Problem to solve>
Copy the lines below exactly. Start at the first and finish with the line containing "3. Stację kontroli".

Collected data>

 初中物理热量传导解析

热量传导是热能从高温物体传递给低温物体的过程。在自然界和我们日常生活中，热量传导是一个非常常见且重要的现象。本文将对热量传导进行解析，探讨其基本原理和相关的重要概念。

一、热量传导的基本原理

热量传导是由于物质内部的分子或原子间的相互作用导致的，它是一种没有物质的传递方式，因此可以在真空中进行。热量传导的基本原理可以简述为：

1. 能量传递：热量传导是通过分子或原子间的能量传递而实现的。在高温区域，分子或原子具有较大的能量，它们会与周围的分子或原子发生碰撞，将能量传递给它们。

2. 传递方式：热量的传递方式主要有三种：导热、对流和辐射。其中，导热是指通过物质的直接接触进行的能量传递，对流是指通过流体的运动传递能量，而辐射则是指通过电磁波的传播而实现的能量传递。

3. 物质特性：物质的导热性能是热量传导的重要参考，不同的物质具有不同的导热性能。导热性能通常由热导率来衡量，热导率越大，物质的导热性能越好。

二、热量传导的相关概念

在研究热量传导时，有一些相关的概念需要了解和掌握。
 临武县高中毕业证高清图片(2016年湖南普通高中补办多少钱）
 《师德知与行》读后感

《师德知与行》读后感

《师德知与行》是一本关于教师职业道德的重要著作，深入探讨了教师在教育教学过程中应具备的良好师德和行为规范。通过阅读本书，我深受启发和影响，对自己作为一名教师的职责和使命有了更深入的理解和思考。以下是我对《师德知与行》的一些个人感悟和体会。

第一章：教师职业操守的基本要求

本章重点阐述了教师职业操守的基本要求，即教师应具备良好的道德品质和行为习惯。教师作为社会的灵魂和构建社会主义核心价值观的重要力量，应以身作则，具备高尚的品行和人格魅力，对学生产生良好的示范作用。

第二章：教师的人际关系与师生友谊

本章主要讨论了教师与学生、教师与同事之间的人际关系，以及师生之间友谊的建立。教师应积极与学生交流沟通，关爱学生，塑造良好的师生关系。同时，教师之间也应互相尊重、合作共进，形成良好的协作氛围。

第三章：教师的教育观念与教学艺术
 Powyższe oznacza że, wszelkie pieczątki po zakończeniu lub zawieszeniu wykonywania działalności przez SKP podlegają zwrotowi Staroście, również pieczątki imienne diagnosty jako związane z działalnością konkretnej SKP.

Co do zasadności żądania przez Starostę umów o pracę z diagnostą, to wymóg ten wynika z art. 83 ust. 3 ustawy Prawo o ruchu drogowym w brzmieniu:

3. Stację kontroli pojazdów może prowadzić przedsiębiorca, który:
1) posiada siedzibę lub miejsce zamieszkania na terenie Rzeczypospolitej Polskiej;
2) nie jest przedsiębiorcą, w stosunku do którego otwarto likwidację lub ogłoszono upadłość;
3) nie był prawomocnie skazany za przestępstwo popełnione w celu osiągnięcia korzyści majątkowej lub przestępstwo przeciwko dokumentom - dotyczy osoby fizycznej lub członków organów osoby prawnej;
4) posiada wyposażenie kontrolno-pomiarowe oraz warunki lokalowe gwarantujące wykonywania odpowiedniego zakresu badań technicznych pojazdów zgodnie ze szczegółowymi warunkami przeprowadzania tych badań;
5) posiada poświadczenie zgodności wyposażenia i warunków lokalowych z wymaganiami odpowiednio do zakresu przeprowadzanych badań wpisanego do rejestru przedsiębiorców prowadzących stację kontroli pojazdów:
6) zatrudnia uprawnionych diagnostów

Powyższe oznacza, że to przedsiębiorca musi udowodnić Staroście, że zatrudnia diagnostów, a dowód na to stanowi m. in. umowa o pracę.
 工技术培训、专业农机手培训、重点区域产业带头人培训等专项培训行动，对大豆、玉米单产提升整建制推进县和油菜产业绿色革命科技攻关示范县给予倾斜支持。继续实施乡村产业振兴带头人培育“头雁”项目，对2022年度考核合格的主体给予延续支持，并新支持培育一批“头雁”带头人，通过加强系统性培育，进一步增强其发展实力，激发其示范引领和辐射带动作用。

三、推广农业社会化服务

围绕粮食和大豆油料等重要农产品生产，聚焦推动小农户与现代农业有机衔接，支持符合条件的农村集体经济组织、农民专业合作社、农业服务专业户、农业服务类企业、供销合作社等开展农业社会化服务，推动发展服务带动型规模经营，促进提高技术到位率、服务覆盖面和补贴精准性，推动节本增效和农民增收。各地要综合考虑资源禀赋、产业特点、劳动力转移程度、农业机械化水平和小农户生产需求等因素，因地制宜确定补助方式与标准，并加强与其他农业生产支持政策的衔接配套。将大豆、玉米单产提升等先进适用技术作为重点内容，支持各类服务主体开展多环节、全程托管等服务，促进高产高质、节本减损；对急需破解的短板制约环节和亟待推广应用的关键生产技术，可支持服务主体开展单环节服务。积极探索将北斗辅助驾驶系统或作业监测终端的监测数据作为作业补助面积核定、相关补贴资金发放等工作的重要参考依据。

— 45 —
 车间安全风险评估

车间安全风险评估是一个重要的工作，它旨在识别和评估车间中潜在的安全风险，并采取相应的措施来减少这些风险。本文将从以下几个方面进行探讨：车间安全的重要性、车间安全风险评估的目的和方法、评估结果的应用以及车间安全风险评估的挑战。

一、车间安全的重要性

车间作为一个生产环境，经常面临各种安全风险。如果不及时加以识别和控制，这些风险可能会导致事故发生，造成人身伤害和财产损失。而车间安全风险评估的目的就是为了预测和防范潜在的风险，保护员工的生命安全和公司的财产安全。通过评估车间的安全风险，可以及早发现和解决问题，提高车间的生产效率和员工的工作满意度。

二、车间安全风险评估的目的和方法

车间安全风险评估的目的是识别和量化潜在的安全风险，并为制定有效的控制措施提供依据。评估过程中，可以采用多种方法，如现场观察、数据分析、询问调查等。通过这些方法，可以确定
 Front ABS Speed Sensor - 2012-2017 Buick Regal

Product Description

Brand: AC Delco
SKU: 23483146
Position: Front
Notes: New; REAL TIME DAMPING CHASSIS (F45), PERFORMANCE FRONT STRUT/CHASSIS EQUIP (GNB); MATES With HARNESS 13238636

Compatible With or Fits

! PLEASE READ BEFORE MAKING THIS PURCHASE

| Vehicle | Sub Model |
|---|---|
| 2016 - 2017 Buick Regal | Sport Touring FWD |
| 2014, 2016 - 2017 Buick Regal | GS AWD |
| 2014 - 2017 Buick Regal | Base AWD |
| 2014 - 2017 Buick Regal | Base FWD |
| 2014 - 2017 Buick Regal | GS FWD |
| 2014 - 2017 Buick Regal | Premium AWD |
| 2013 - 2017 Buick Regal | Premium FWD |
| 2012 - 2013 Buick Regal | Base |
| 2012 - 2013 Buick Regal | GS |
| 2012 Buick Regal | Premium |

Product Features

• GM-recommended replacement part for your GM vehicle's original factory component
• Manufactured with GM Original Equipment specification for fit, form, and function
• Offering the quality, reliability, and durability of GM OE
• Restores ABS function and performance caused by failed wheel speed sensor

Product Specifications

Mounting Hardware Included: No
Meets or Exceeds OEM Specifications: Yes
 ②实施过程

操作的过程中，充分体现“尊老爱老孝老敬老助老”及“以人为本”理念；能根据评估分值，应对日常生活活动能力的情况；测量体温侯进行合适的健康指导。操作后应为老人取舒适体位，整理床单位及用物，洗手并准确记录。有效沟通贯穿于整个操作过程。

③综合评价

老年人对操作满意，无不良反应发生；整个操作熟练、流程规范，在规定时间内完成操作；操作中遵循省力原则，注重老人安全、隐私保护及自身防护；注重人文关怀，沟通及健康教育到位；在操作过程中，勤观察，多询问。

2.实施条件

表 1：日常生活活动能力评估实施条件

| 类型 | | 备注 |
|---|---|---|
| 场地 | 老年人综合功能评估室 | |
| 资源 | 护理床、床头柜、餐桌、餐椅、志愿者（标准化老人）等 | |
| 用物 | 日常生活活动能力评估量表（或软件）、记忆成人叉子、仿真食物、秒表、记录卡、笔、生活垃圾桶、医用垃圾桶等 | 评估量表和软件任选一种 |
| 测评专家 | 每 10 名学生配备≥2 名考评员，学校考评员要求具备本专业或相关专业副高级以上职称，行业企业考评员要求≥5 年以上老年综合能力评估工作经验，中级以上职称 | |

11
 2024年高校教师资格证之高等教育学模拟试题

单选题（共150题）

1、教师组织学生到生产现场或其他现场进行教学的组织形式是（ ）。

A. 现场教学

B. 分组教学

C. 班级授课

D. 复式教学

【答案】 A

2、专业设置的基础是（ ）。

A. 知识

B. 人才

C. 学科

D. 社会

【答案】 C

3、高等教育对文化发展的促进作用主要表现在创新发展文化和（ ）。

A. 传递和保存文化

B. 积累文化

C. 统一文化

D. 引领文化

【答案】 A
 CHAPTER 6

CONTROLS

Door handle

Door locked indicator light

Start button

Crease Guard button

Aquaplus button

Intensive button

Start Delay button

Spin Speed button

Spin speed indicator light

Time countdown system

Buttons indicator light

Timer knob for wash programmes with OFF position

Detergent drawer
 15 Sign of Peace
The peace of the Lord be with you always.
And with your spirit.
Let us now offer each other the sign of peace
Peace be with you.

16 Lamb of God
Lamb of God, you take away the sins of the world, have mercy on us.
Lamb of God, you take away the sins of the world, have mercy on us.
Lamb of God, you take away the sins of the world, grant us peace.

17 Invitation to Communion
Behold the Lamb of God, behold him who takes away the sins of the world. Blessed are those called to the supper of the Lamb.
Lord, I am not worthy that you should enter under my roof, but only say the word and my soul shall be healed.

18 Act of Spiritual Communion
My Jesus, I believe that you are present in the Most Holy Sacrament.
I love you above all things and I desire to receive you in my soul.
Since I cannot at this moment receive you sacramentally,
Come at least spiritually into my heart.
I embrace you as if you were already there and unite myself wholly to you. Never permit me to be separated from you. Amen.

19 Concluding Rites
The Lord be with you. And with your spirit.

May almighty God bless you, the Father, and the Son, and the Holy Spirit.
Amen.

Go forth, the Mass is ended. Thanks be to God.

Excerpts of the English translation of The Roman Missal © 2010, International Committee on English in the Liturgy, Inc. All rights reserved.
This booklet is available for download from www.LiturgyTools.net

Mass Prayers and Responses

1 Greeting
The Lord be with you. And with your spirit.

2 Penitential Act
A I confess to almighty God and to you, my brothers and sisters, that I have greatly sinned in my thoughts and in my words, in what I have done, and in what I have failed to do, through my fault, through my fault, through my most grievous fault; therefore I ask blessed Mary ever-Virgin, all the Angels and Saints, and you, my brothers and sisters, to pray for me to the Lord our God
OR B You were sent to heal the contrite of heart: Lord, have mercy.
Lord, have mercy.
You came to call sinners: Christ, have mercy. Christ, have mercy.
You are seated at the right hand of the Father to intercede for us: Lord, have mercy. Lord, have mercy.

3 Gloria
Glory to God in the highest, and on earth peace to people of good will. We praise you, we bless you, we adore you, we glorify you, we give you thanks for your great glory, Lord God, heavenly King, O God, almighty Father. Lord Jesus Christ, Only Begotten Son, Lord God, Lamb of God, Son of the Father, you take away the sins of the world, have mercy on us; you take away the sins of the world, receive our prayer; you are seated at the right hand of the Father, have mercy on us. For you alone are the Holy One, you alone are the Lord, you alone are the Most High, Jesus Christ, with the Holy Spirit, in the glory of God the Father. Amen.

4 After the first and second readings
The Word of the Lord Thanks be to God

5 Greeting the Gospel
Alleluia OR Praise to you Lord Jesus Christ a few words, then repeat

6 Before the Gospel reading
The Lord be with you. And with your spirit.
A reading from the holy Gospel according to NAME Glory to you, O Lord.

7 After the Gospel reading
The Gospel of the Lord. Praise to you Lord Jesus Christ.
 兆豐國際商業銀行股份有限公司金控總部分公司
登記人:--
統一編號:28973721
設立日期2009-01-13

Exercise output>
 初中物理热量传导解析

热量传导是热能从高温物体传递给低温物体的过程。在自然界和我们日常生活中，热量传导是一个非常常见且重要的现象。本文将对热量传导进行解析，探讨其基本原理和相关的重要概念。

一、热量传导的基本原理

热量传导是由于物质内部的分子或原子间的相互作用导致的，它是一种没有物质的传递方式，因此可以在真空中进行。热量传导的基本原理可以简述为：

1. 能量传递：热量传导是通过分子或原子间的能量传递而实现的。在高温区域，分子或原子具有较大的能量，它们会与周围的分子或原子发生碰撞，将能量传递给它们。

2. 传递方式：热量的传递方式主要有三种：导热、对流和辐射。其中，导热是指通过物质的直接接触进行的能量传递，对流是指通过流体的运动传递能量，而辐射则是指通过电磁波的传播而实现的能量传递。

3. 物质特性：物质的导热性能是热量传导的重要参考，不同的物质具有不同的导热性能。导热性能通常由热导率来衡量，热导率越大，物质的导热性能越好。

二、热量传导的相关概念

在研究热量传导时，有一些相关的概念需要了解和掌握。
 临武县高中毕业证高清图片(2016年湖南普通高中补办多少钱）
 《师德知与行》读后感

《师德知与行》读后感

《师德知与行》是一本关于教师职业道德的重要著作，深入探讨了教师在教育教学过程中应具备的良好师德和行为规范。通过阅读本书，我深受启发和影响，对自己作为一名教师的职责和使命有了更深入的理解和思考。以下是我对《师德知与行》的一些个人感悟和体会。

第一章：教师职业操守的基本要求

本章重点阐述了教师职业操守的基本要求，即教师应具备良好的道德品质和行为习惯。教师作为社会的灵魂和构建社会主义核心价值观的重要力量，应以身作则，具备高尚的品行和人格魅力，对学生产生良好的示范作用。

第二章：教师的人际关系与师生友谊

本章主要讨论了教师与学生、教师与同事之间的人际关系，以及师生之间友谊的建立。教师应积极与学生交流沟通，关爱学生，塑造良好的师生关系。同时，教师之间也应互相尊重、合作共进，形成良好的协作氛围。

第三章：教师的教育观念与教学艺术
 Powyższe oznacza że, wszelkie pieczątki po zakończeniu lub zawieszeniu wykonywania działalności przez SKP podlegają zwrotowi Staroście, również pieczątki imienne diagnosty jako związane z działalnością konkretnej SKP.

Co do zasadności żądania przez Starostę umów o pracę z diagnostą, to wymóg ten wynika z art. 83 ust. 3 ustawy Prawo o ruchu drogowym w brzmieniu:

3. Stację kontroli pojazdów może prowadzić przedsiębiorca, który:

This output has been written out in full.